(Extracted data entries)
- - - - - - -
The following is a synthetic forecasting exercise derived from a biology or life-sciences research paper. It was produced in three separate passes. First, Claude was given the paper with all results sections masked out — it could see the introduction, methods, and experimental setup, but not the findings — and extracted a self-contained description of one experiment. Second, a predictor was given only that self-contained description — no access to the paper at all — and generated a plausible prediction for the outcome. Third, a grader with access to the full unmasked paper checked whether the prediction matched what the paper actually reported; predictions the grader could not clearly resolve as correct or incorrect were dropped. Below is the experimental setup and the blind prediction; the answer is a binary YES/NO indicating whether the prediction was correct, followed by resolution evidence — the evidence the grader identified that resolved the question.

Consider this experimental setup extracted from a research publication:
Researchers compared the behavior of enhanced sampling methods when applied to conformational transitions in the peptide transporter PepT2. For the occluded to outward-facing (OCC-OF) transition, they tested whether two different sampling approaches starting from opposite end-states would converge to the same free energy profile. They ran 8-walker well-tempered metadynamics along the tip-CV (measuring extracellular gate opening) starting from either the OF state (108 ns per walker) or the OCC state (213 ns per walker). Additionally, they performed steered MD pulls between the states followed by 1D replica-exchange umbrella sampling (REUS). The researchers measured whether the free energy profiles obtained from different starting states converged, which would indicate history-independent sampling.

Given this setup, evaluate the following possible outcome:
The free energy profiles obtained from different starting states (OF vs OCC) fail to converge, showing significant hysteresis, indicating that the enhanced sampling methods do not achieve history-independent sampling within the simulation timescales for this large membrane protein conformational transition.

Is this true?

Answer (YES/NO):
- - - - - - -
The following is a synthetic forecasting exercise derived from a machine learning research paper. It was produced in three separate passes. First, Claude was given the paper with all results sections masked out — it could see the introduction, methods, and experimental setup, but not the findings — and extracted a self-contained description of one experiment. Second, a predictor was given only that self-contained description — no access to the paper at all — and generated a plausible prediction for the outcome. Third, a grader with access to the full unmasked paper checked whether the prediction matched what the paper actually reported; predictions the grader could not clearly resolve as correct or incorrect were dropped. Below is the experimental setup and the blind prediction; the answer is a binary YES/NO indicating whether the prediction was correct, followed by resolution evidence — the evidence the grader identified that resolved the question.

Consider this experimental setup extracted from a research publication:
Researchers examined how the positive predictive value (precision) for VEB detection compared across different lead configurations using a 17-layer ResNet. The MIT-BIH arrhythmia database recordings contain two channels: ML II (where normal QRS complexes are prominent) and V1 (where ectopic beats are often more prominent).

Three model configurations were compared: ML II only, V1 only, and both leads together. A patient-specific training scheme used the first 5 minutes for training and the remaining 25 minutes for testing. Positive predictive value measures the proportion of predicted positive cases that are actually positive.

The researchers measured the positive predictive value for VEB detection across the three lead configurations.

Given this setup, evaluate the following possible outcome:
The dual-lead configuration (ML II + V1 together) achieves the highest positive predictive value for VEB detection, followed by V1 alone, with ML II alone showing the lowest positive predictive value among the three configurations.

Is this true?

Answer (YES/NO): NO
- - - - - - -
▸ **Problem to solve**
Your task is to restate, word for word, only those lines above that fall between the line holding "The researchers measured the" and the line holding "Answer (YES/NO): NO", inclusive.

▸ **Written response**
The researchers measured the positive predictive value for VEB detection across the three lead configurations.

Given this setup, evaluate the following possible outcome:
The dual-lead configuration (ML II + V1 together) achieves the highest positive predictive value for VEB detection, followed by V1 alone, with ML II alone showing the lowest positive predictive value among the three configurations.

Is this true?

Answer (YES/NO): NO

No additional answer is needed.